* _EXTRACTED DATA_
--*--
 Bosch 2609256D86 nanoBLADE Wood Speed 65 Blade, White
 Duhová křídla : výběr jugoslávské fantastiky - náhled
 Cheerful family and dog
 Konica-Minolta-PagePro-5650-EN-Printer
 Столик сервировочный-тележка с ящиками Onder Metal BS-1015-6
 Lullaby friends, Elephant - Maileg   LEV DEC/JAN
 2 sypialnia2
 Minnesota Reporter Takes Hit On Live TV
--*--
Only the lines from the one containing "Cheerful family and dog" through the last line of the records above are to be reproduced, exactly and with both ends included.

 Cheerful family and dog
 Konica-Minolta-PagePro-5650-EN-Printer
 Столик сервировочный-тележка с ящиками Onder Metal BS-1015-6
 Lullaby friends, Elephant - Maileg   LEV DEC/JAN
 2 sypialnia2
 Minnesota Reporter Takes Hit On Live TV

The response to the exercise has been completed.